It’s that burden that concerned me most when we were married. I had a paid attendant at the time and turned down Susie’s suggestion that she take over his duties. I’d been married at the time of my accident. While there were many reasons that relationship self destructed, the burden of my quadriplegia and helping me certainly hadn’t helped.
But still, when my aide became unreliable a few years later and had to be dismissed, Susie and I agreed not to replace him. Coping with that wasn’t always a smooth process for either of us, but we both found patience and a new way to interact.
We’re married more than 20 years now, and I like that I still miss her when she’s gone on weekends like this. It’s not the things she does for me that I miss but rather her presence in my life. And in marriage, I think, that’s just the way it’s supposed to be.
A C-6 quadriplegic, Alan Troop is the author of The Dragon DelaSangre dark fantasy series of books as well as numerous articles, poems and essays. He lives in South Florida with his wife Susie and their very neurotic cat, Chong.

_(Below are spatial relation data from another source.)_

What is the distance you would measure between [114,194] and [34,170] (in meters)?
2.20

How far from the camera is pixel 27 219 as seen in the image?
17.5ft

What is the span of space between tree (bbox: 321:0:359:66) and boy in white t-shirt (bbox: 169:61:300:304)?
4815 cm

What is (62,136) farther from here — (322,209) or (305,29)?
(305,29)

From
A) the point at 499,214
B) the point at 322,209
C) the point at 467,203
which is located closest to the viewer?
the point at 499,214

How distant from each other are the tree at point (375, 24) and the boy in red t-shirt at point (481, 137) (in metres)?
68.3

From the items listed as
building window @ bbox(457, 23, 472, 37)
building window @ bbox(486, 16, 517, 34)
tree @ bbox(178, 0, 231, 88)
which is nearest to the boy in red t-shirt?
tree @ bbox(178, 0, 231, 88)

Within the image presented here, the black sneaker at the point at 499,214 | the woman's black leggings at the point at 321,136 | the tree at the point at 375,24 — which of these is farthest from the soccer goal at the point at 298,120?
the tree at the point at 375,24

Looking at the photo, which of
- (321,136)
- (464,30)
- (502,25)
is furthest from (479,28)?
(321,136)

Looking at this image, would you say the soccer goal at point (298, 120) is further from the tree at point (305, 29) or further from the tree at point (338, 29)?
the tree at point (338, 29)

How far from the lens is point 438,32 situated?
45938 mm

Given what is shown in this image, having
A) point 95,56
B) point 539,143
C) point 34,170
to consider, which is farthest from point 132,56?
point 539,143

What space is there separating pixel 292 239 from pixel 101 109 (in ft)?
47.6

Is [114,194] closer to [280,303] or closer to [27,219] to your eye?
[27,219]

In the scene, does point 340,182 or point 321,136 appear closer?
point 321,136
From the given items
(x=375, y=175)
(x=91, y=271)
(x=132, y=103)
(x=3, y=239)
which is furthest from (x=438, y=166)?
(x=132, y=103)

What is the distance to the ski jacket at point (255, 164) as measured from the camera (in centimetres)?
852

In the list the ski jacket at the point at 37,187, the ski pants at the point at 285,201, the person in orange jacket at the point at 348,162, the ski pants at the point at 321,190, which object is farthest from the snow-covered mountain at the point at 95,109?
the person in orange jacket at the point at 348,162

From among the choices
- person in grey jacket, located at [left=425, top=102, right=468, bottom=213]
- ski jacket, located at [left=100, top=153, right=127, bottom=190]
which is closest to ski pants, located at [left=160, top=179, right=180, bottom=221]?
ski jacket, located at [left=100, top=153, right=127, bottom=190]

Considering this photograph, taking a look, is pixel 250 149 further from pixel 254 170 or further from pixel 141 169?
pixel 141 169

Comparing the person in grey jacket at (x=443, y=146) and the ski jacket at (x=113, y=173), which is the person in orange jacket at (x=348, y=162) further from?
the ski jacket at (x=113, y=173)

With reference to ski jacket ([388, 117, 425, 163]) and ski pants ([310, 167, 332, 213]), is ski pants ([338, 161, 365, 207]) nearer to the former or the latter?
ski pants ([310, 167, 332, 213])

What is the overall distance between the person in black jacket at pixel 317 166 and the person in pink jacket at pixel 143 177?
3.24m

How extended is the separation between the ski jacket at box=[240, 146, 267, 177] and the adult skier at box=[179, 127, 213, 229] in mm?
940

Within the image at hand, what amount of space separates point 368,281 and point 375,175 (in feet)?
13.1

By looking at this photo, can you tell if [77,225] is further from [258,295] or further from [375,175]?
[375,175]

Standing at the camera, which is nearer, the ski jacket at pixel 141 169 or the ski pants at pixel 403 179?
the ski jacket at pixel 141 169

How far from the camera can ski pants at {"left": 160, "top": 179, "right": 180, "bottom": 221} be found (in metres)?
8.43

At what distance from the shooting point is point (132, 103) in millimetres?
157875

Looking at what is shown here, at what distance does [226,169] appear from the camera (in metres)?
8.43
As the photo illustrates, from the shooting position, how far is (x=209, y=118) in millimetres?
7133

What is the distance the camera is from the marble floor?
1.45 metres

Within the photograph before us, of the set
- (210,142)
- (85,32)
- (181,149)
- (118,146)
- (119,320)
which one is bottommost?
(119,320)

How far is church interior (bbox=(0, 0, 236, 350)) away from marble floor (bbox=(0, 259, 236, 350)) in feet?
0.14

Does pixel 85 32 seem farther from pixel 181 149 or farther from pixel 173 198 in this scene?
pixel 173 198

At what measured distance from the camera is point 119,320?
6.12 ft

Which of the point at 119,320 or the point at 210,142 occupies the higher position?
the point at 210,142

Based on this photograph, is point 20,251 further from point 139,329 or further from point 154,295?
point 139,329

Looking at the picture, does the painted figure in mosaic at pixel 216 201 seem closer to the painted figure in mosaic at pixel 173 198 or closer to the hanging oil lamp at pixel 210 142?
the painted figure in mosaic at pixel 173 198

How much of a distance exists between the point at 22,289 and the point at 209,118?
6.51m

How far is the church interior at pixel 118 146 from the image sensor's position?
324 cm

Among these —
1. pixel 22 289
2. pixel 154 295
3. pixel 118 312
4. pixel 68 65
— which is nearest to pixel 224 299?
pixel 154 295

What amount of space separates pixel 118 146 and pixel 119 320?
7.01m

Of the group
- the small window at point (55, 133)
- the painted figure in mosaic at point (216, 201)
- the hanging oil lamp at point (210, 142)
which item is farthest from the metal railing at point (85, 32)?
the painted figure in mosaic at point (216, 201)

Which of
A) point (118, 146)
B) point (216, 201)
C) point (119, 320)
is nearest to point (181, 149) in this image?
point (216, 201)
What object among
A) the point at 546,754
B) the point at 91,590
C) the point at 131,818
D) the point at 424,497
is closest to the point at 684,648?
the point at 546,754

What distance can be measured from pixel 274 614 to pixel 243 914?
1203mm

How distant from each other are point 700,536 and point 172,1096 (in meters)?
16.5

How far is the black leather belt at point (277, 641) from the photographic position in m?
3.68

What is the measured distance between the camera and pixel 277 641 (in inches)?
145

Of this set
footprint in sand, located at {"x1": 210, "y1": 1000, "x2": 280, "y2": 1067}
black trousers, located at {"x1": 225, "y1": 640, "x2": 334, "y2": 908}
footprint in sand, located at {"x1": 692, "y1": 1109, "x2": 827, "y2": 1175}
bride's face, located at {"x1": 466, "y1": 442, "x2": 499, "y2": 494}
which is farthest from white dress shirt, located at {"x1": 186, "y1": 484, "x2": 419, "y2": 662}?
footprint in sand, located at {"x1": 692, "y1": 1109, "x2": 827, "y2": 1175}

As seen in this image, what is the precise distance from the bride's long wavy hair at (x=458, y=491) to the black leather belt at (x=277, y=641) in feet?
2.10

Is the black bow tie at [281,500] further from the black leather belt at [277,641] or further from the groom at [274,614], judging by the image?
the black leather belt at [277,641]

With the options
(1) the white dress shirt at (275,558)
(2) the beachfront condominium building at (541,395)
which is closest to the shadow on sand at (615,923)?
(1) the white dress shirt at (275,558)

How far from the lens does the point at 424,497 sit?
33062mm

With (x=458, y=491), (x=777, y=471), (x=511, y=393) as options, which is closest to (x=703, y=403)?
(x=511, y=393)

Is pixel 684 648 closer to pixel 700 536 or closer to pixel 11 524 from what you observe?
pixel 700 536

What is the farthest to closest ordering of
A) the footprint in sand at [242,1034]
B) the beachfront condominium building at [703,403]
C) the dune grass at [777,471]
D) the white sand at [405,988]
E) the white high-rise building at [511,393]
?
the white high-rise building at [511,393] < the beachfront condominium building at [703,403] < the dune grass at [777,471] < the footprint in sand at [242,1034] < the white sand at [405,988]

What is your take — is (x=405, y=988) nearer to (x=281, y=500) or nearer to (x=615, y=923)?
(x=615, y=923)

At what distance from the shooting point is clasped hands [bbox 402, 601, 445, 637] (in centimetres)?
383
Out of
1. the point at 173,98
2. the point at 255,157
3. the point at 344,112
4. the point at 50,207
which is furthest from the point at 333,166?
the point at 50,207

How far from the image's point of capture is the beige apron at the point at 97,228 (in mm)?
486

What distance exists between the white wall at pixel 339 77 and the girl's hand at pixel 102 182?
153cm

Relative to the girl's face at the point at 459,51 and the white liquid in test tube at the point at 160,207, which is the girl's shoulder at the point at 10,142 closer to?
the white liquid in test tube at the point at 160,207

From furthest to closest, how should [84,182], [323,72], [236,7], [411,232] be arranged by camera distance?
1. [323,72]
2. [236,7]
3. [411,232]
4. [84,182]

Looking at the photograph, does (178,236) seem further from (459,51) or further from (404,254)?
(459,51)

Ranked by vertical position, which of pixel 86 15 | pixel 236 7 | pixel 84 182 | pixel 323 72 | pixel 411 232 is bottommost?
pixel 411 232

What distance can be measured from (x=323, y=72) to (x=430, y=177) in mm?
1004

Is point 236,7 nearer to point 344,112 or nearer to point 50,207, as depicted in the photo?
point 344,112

April 2, 2008 jackie44 said:
I know that is true love and i dont see that much anymore.
April 5, 2008 appydawn87 said:
Wow. This is such a great story! I am having problems with my finance about being alone. He uses a manual wheelchair and can do everything normal but walk, but he freaks out anytime he is alone with out me there... It is so great to hear that you do not mind being alone and have your own hobbies.